On the other hand, the invention also provides a tobacco leaf fermentation method, which is to inoculate Bacillus licheniformis (LCCC 10161) in tobacco leaves for fermentation.

Preferably, the inoculation amount of Bacillus licheniformis (LCCC 10161) is 10⁵～10⁷cfu/g, the fermentation temperature is 20-45 ℃, the humidity is 50-70%, and the time is 5-10 d.
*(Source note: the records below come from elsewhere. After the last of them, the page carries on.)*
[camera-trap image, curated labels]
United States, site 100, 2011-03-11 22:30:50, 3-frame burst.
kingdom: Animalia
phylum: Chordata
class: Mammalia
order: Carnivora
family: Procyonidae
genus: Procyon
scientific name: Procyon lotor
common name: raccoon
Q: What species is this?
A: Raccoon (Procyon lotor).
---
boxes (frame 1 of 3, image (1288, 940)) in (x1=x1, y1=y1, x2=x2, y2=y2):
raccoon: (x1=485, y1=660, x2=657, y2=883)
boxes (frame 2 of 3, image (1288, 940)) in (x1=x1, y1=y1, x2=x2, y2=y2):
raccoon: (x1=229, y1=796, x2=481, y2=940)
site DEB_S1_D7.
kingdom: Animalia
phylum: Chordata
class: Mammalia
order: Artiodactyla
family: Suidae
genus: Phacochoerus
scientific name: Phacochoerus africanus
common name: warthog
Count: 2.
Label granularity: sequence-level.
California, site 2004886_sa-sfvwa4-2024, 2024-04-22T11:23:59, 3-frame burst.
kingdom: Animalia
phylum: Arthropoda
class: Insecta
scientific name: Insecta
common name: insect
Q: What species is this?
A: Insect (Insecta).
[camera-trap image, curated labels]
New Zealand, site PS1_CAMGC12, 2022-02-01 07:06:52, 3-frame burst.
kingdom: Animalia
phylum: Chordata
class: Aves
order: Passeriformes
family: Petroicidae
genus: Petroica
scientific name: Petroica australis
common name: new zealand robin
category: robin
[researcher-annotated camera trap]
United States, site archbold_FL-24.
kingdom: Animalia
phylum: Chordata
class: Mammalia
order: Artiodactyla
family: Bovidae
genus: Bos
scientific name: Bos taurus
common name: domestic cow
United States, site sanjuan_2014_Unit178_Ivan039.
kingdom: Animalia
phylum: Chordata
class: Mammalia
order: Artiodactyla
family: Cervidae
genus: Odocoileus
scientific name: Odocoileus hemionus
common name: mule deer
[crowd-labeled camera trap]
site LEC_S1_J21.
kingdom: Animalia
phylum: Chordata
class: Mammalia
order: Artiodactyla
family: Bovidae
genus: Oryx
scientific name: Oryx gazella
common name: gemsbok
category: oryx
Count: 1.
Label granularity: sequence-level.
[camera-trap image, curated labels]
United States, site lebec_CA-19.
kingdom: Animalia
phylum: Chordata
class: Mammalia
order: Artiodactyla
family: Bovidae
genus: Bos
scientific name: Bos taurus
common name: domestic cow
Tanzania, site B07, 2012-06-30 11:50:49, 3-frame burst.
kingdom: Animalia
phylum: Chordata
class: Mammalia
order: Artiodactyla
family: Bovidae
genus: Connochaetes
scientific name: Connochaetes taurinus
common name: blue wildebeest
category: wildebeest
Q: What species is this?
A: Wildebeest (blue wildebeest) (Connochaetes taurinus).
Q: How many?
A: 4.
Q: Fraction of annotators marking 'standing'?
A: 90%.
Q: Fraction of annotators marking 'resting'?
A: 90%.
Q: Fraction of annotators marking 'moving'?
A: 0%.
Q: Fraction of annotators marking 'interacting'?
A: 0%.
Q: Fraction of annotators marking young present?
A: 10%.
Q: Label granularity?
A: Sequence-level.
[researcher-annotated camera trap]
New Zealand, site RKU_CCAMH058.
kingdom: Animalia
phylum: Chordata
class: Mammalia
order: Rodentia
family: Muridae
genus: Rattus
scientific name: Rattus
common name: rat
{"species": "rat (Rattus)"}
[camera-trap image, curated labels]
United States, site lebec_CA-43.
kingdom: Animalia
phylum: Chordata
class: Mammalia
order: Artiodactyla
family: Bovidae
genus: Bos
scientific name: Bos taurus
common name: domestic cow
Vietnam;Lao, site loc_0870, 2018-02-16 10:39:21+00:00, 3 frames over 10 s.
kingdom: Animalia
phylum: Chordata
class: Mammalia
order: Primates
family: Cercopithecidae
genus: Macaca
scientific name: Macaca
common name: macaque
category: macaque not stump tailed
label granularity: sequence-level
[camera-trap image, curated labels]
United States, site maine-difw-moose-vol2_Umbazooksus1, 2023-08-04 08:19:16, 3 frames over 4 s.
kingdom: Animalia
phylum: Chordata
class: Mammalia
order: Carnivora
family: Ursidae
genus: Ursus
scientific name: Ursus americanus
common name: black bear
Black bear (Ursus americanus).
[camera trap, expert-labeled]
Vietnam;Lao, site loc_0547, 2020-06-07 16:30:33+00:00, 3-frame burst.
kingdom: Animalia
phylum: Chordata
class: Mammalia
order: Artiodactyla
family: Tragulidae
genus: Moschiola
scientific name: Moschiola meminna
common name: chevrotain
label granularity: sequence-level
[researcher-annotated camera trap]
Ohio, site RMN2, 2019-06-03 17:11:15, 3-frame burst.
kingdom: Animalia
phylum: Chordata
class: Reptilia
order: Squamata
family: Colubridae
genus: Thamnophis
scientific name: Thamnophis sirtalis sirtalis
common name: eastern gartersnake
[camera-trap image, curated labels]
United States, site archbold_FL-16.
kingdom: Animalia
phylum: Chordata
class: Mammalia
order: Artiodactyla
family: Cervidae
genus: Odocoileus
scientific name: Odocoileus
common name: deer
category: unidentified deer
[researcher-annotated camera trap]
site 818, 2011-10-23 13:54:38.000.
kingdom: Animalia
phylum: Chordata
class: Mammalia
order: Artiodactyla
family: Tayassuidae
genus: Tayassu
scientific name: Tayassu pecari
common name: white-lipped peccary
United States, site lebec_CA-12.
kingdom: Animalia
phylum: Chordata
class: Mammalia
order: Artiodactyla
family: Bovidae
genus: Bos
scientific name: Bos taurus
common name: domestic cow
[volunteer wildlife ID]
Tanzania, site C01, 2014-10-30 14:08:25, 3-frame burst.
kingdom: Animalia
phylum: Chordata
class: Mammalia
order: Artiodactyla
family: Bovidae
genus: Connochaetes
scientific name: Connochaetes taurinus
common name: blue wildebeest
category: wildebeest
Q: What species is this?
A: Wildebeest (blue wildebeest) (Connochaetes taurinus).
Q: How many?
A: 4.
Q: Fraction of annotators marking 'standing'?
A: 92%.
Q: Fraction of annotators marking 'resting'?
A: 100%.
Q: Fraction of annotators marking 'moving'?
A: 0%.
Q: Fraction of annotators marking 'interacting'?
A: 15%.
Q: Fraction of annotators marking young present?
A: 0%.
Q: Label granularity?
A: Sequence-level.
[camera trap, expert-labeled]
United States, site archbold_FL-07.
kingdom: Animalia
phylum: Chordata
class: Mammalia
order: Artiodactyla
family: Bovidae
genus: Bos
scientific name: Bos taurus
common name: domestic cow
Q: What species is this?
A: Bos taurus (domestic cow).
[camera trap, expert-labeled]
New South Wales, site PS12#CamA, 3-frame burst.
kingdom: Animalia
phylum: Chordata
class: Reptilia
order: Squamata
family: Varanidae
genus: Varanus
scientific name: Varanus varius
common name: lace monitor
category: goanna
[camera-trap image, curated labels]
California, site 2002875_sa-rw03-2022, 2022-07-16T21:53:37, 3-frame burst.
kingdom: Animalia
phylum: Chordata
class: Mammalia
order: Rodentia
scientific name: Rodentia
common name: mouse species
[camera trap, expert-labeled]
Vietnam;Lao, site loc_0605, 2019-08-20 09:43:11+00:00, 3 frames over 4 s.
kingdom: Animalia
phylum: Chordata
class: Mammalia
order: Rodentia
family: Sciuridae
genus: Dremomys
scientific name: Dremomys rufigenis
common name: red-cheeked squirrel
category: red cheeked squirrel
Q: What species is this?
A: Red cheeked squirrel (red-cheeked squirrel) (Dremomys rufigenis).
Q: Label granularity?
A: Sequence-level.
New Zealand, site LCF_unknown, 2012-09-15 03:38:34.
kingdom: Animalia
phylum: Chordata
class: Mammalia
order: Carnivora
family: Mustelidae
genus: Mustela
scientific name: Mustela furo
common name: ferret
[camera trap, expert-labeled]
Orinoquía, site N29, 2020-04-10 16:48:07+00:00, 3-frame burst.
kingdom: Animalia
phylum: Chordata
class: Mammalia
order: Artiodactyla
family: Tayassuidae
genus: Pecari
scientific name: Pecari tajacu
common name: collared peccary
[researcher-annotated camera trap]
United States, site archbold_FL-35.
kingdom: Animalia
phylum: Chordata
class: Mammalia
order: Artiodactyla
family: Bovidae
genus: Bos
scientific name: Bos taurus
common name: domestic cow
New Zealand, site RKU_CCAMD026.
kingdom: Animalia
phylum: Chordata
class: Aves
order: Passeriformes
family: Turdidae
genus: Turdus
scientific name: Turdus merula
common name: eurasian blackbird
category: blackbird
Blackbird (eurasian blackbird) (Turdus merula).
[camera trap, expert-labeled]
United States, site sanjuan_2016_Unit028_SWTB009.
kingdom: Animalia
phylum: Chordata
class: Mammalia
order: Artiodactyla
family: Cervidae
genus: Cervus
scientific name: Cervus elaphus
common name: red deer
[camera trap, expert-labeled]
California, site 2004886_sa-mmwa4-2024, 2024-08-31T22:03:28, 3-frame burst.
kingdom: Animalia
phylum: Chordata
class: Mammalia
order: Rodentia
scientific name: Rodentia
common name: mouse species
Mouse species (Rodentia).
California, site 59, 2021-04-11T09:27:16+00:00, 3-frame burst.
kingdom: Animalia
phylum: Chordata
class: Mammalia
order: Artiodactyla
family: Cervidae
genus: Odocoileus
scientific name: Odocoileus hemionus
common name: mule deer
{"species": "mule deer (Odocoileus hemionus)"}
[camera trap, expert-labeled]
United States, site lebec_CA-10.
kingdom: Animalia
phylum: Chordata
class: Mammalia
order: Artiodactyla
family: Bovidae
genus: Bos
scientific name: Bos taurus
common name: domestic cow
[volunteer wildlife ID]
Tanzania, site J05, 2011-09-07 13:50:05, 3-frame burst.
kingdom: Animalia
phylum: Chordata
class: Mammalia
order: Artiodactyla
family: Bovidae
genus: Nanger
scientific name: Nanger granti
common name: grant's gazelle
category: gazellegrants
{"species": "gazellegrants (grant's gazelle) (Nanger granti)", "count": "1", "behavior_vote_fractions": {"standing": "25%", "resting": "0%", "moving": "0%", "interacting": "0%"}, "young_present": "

The invention has the beneficial effects that:

the invention discloses Bacillus licheniformis (Bacillus licheniformis) LCCC10161 capable of producing alpha-amylase with high enzymatic activity, which provides a new way for the production source of the alpha-amylase and can realize the large-scale production of the alpha-amylase; the bacillus licheniformis with the alpha-amylase producing high enzyme activity is applied to the fermentation of the tobacco leaves, so that the degradation of starch in the tobacco leaves can be accelerated, the fermentation period of the tobacco leaves is obviously shortened, and the quality of the tobacco leaves is improved.

Detailed Description

The present invention is described in detail with reference to specific examples, which are provided to facilitate the understanding of the technical solutions of the present invention by those skilled in the art, and the implementation or use of the present invention is not limited by the description of the present invention.

In the present invention, the raw materials and equipment used are commercially available or commonly used in the art, if not specified. The Bacillus licheniformis (Bacillus licheniformis) strain used by the invention is purchased from Liaoning province microorganism strain preservation center, and the serial numbers are as follows: LCCC 10161.